Prompt A:
List every section heading in the fabric printing instructions.
Prompt B:
In the fabric printing instructions, retype everything from "Cut your paper" down to "the freezer paper." without changing a character.

There are a lot of different ways that you can chemically prepare your fabric ahead of time to keep this from happening. I don’t have to do any of that because I have another printer that DOES work for this process so, fortunately, I’ve never really had to pursue those other options.
This example was printed on my large format printer, which is also an inkjet printer. As you can see here nothing happens to the ink when it’s wet. It doesn’t run or drip. So, it will stand up to all of the gluing that you will need to do without ruining your image.
So, once you have proven to yourself that your printer will work for this process, you can start preparing your fabric.
Method number 1 – using freezer paper
The first method I’m going to show involves freezer paper that you can buy at any grocery store. This paper is shiny on one side. The shiny side is the side that you will adhere to your fabric using an iron. By the way, I also make quilts, and you can use this same process to print images that you want to use for your quilts.
Cut your paper and your material to more-or-less the size that you want. I always cut both pieces a bit larger than the final size and then trim everything to the exact size once I’ve ironed the two pieces together.
Place the freezer paper on your ironing board or work surface shiny side up and place your material face up on the shiny side of the freezer paper.
Iron the pieces together
Iron the two pieces together with your iron on its hottest setting. If you think your material is the least bit susceptible to heat then use a barrier fabric to keep from scorching the target fabric. I almost always use cotton for this process and it will take a very hot iron.
By the way, you can use plain white fabric for this process or add to a print that already exists on the fabric. I iron it from the material side first to keep an eye on the fabric and keep it from getting wrinkled. Once I’m sure I have it stuck down from this side I turn it over and also iron it from the paper side.
Trim the combined fabric and paper
Once you’ve ironed the fabric front and back and you’re confident that the freezer paper is firmly attached, trim it to the size that you want to run through your printer. For a desktop printer that size might be 8 ½ x 11 or 8 ½ x 14 – for a large format printer that could be almost anything.
I am a little paranoid about getting these fabric “sandwiches” jammed in my expensive printer. I always iron them one more time after trimming just to make sure everything is firmly stuck together.
Load it into your printer and print!
Once you have the fabric and freezer paper firmly ironed together and trimmed to size then just load it into your printer and print on it as you would any piece of paper. Be careful to load it so that you’re printing on the fabric and not on the paper side. That may entail putting it into the loader upside down, depending on your printer configuration.
Iron the image to set the ink
Once the image is printed I peel the freezer paper off and then iron the fabric again with a very hot iron to really set the ink. I don’t actually know if this is necessary or not, I just always do it. That’s probably a leftover from setting fabric paint back in the day.

Extracted entries:
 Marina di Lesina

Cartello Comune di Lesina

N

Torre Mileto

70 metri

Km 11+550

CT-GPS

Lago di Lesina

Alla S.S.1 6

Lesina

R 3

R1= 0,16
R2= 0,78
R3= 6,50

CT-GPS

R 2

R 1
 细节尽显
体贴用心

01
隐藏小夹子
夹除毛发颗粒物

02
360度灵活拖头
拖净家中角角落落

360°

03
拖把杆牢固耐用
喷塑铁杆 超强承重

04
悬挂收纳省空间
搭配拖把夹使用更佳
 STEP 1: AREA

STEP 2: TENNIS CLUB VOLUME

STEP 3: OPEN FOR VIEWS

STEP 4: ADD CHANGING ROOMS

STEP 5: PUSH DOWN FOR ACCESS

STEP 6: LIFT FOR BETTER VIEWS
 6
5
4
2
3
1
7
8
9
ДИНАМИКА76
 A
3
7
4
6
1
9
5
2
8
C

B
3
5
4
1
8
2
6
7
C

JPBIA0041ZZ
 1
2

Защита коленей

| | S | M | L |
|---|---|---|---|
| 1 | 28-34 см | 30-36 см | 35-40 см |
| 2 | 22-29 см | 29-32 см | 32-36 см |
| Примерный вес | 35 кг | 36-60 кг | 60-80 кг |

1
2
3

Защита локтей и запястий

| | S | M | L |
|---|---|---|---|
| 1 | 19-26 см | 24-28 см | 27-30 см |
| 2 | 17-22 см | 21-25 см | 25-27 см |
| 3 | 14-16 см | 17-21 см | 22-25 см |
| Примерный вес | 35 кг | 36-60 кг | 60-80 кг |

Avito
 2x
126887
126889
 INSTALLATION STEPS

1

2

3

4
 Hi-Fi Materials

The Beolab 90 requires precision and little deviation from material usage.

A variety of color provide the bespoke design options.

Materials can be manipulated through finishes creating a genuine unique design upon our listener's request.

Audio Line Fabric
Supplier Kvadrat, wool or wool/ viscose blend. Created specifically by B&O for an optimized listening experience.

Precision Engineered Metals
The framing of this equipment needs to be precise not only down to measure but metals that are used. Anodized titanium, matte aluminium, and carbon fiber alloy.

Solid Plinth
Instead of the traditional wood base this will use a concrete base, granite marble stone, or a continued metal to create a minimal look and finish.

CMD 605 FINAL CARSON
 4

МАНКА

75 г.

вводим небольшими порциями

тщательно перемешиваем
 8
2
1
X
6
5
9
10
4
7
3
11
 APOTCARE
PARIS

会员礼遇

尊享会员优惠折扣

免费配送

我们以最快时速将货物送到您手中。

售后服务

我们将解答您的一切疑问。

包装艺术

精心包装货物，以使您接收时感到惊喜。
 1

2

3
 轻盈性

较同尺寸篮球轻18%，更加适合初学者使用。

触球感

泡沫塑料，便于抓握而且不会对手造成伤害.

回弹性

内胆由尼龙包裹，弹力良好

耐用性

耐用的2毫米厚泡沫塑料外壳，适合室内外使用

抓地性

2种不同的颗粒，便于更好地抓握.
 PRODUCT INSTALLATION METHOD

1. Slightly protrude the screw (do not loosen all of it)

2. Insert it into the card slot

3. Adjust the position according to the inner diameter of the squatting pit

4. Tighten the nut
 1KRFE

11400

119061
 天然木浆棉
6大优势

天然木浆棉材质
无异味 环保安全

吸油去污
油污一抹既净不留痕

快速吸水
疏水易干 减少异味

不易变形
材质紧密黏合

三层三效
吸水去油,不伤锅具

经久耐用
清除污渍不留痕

Written answer A:
- Method number 1 – using freezer paper
- Iron the pieces together
- Trim the combined fabric and paper
- Load it into your printer and print!
- Iron the image to set the ink

Written answer B:
Cut your paper and your material to more-or-less the size that you want. I always cut both pieces a bit larger than the final size and then trim everything to the exact size once I’ve ironed the two pieces together.
Place the freezer paper on your ironing board or work surface shiny side up and place your material face up on the shiny side of the freezer paper.